Upon his return, Washington published the news of his journey. This caused a stir among Virginians, who demanded the government do something about the French threat. In response, Dinwiddie appointed Washington to lead 150 troops back into the Ohio Valley. Now a colonel, Washington planned to occupy the area where the Allegheny and the Monongahela Rivers meet to form the Ohio River. This place, known as the Forks of the Ohio, controlled access to a large chunk of the Ohio Valley. En route to the Forks, Washington learned that the French had already built a fort there, which they called Fort Duquesne. It was manned by over a thousand French troops, against whom Washington's 150 men had no hope of victory.
Washington marched on, building Fort Necessity about fifty miles from the Forks of the Ohio.
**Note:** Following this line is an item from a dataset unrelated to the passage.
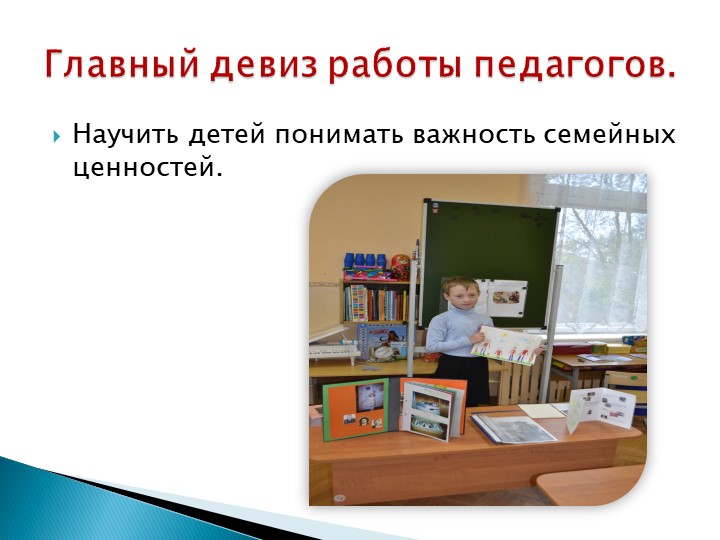 Главный девиз работы педагогов.

Научить детей понимать важность семейных ценностей.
On May 28, he surprised a group of French soldiers at a place called Great Meadows. A battle broke out, and ten French soldiers were killed. The captured survivors insisted that they had been on a peaceful diplomatic mission, just like Washington had the previous year. News of his action spread to Fort Duquesne, and soon the French came to even the score. Washington retreated to Fort Necessity and prepared to fight. The French came, and after a long battle on July 7, Washington was forced to surrender. He and his soldiers were released by the French, but not until they had tricked Washington (who didn't speak French and could not read the document) into signing a "confession" that he had murdered French diplomats. The chain of events sparked by Washington's attack and defeat would eventually lead Britain and France to war in the French and Indian War, which was to be the bloodiest war of the entire eighteenth century.
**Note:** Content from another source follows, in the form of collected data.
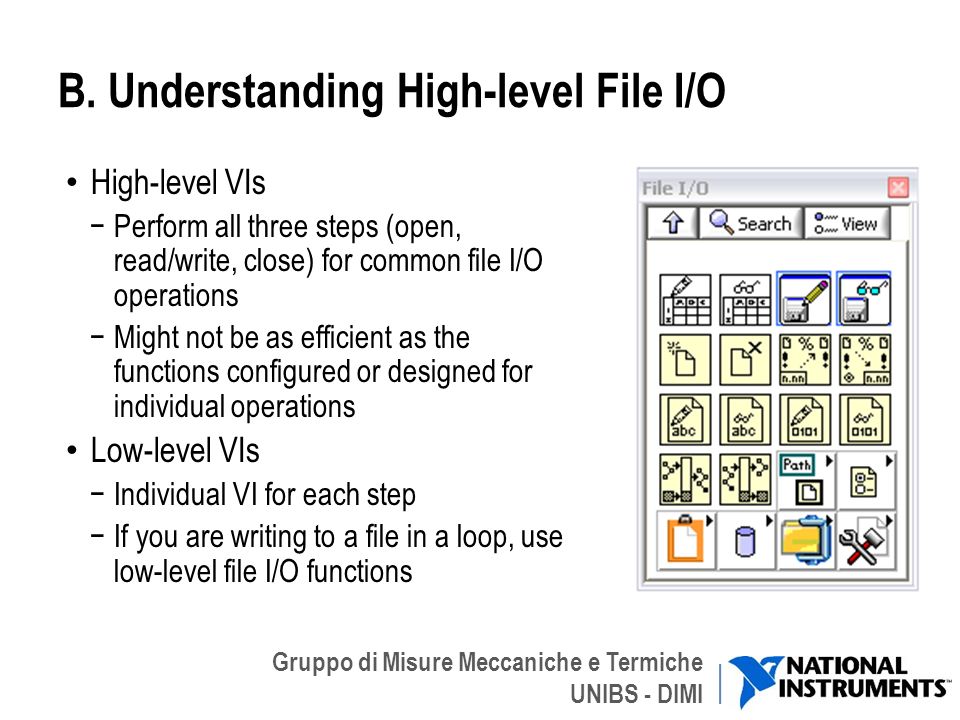 B. Understanding High-level File I/O

• High-level VIs
 − Perform all three steps (open, read/write, close) for common file I/O operations
 − Might not be as efficient as the functions configured or designed for individual operations
• Low-level VIs
 − Individual VI for each step
 − If you are writing to a file in a loop, use low-level file I/O functions

File I/O
Search
View
abc
abc
0101
0101
Path

Gruppo di Misure Meccaniche e Termiche
UNIBS - DIMI
NATIONAL INSTRUMENTS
The British government responded by sending two regiments of the regular British Army, commanded by General Braddock, to dislodge the French from Fort Duquesne. Washington accompanied Braddock as an aide. Braddock's force numbered 2500 troops and should easily have defeated the French. Instead, Braddock's forces were surprised and defeated by the French on July 9, 1755. Braddock and most of his officers were killed in the attack while the army fled in terror. Washington led the retreat. Braddock's Defeat (as the battle came to be known) stunned and humiliated the British, but Washington's role in the battle won him fame and honor among Virginians.
Governor Dinwiddie rewarded Washington by re-appointing him commander of the Virginia militia. He was ordered to defend the frontier, which was over 350 miles long. He suffered from a lack of supplies, untrained soldiers, and constant surprise attacks from the Indians whose land was being taken by British settlers. In these frontier skirmishes Washington seldom won an outright victory, but he gained experience that would prove important in the Revolutionary War.